Kicken für Verständigung
Der bosnische Mittelfeldspieler Zvejzdan Misimovic gilt nicht gerade als Mann der großen Worte. Vor den Playoffs gegen Portugal aber können die Sätze auch für den sonst so zurückhaltenden 29-Jährigen nicht pathetisch genug sein. „Wir wollen dafür sorgen, dass das Lächeln auf die Gesichter der Bosnier zurückkehrt“, erklärte Misimovic in einem FIFA-Gespräch. An diesem Freitag (11. November) tritt er mit seinen Teamkollegen in der EM-Qualifikation gegen Portugal im Stadion von Zenica an, vier Tage später gibt es das Rückspiel in Lissabon. Erstmals könnte sich Bosnien-Herzegowina damit für ein großes Fußballturnier qualifizieren. Für Misimovic würde „ein Traum in Erfüllung gehen“.

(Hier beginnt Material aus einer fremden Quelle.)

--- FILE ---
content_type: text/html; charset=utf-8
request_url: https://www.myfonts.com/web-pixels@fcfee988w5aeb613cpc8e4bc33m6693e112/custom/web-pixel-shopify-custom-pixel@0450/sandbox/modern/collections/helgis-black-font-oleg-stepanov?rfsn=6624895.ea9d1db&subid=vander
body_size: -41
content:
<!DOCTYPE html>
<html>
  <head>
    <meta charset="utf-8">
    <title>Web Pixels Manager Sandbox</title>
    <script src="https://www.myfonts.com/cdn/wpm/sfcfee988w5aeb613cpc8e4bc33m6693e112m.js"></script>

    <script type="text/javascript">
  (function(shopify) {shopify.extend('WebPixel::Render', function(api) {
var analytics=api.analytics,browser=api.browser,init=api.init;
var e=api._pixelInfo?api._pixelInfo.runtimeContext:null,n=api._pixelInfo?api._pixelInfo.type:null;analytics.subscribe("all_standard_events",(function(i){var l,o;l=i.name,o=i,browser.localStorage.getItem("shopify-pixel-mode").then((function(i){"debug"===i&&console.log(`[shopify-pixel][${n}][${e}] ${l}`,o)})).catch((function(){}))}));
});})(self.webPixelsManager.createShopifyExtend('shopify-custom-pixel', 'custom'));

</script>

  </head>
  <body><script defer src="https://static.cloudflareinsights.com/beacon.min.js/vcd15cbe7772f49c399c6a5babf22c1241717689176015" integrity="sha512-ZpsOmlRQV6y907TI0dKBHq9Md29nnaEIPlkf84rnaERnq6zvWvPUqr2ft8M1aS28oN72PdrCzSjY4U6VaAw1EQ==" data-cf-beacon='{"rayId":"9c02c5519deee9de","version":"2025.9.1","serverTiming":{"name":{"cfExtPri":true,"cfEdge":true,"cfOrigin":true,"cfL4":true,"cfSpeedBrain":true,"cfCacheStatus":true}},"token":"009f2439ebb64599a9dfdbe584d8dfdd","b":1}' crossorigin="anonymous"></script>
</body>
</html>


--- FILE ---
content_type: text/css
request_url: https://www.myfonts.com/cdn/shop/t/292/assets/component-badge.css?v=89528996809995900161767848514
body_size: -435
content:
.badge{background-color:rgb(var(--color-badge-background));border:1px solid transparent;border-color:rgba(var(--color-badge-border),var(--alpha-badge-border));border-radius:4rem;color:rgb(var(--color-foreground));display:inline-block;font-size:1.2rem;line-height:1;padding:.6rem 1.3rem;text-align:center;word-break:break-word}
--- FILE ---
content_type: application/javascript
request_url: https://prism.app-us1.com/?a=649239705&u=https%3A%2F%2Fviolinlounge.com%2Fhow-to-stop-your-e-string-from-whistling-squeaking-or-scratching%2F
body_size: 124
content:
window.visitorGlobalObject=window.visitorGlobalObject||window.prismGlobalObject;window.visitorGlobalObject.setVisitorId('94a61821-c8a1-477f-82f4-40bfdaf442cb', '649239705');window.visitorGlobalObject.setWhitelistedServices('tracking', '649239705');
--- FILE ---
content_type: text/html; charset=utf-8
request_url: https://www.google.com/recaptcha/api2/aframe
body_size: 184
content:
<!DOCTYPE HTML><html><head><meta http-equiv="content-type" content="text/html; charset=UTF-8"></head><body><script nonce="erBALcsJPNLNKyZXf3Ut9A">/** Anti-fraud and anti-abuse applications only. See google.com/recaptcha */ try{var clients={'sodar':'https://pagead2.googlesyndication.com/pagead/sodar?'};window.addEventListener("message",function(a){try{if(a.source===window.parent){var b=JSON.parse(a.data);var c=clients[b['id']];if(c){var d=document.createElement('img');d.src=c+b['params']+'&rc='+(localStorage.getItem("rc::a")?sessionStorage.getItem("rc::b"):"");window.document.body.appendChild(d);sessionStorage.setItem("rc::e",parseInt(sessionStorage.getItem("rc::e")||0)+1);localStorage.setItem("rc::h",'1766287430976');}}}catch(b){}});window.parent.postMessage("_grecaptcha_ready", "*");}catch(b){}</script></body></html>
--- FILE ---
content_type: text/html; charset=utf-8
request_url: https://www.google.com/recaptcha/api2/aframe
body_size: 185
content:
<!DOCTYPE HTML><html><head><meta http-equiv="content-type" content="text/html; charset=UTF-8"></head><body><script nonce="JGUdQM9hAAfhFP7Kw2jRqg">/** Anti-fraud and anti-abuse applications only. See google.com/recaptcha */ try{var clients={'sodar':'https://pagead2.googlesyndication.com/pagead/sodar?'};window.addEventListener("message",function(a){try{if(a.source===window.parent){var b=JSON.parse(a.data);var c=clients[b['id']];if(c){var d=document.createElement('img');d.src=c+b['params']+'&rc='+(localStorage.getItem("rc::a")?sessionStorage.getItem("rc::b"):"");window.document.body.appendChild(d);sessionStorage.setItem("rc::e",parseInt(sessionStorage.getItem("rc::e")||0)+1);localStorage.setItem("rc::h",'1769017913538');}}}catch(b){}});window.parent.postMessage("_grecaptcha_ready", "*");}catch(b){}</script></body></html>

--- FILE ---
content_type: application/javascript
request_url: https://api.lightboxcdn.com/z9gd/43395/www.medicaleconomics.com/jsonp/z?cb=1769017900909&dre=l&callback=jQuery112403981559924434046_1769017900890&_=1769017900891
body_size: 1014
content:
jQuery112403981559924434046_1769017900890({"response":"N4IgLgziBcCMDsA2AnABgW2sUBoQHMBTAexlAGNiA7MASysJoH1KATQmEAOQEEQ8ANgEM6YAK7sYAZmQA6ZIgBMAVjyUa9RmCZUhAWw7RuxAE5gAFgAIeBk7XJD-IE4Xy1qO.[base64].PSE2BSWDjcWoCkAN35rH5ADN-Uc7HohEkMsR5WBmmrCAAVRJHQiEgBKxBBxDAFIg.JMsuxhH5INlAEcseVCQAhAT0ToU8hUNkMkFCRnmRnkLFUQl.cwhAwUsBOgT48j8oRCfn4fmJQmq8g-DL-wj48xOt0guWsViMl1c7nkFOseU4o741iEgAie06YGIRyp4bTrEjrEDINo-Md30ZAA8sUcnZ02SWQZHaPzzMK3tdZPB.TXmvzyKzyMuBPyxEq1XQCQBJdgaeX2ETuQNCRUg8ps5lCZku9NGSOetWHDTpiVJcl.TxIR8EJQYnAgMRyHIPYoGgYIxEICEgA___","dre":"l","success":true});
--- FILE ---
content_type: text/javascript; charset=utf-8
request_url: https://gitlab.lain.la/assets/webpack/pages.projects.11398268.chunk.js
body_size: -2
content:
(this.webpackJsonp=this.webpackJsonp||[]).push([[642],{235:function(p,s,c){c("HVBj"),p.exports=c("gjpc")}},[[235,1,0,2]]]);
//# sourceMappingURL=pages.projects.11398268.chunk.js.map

Eine Teilnahme an der EM 2012 wäre aber nicht nur eine sportliche Sensation. Sie gilt auch für die Bevölkerung des Balkan-Staats als Aufbruchssignal. 16 Jahre nach Kriegsende ist die bosnische Gesellschaft noch immer tief gespalten. Das Daytoner Friedensabkommen hatte 1995 zwar die Waffen zum Schweigen gebracht, gleichzeitig aber die ethnische Teilung des Landes festgeschrieben. Noch heute besteht das Staatsgebiet aus einer Republik der bosnischen Serben und einer muslimisch-kroatischen Föderation. Das Misstrauen gegenüber den jeweils anderen Volksgruppen ist nach wie vor groß, seit den Wahlen im Oktober 2010 gibt es keine gesamtstaatliche Regierung mehr.
Man dürfe den Einfluss des Sports natürlich nicht überschätzen, sagt Ajla Kasumovic von der Friedrich-Ebert-Stiftung in Sarajevo. Bosnien-Herzegowina fehlt eine nationale Identität. Viele Bürger haben zwar einen bosnischen Pass, sehen sich aber als Serben oder Kroaten. „Ich habe aber durchaus die Hoffnung, dass ein Erfolg der multiethnischen Nationalmannschaft die Bosnier zumindest zeitweise zusammenführen könnte“, sagt Kasumovic. Auch Valentin Inzko, EU-Sonderbeauftragter in Bosnien-Herzegowina, glaubt an den Fußball. Dieser bilde, so sagte er bereits vor einigen Monaten in einem Interview, eine seltene Kraft, „die helfen kann, das Land zu vereinen“.
Da stört es auch nicht, dass Bosniens Nationalspieler fast alle bei ausländischen Vereinen unter Vertrag stehen, im Gegenteil. Misimovic kickt in Moskau, Edin Dzeko in Manchester und Vedad Ibisevic in Hoffenheim. Allein schon, weil sie in der Ferne weilen, haben die Stars in der Regel wenig mit den ethno-nationalistischen Grabenkämpfen in ihrer Heimat am Hut. Das allerdings hält die Politiker und Funktionäre in Bosnien-Herzegowina nicht davon ab, den Fußball für ihre Zwecke und Interessen zu missbrauchen.
Nachdem sich der entlang der drei Volksgruppen zerstrittene bosnische Fußballverband nicht auf einen gemeinsamen Präsidenten einigen konnte, schlossen ihn UEFA und FIFA im April dieses Jahres kurzerhand von allen Wettbewerben aus. Allein ein eilig einberufenes Notkomitee konnte erreichen, dass die Nationalmannschaft die EM-Qualifikation nun doch noch zu Ende bestreiten kann und die Spieler weiter auf die versöhnende Wirkung ihres Sports hoffen können. Mittelfeldregisseur Misimovic ist sicher: Sollte seine Mannschaft gegen Portugal gewinnen, die Menschen in Bosnien-Herzegowina würden ein großes Fest feiern, „alle miteinander“.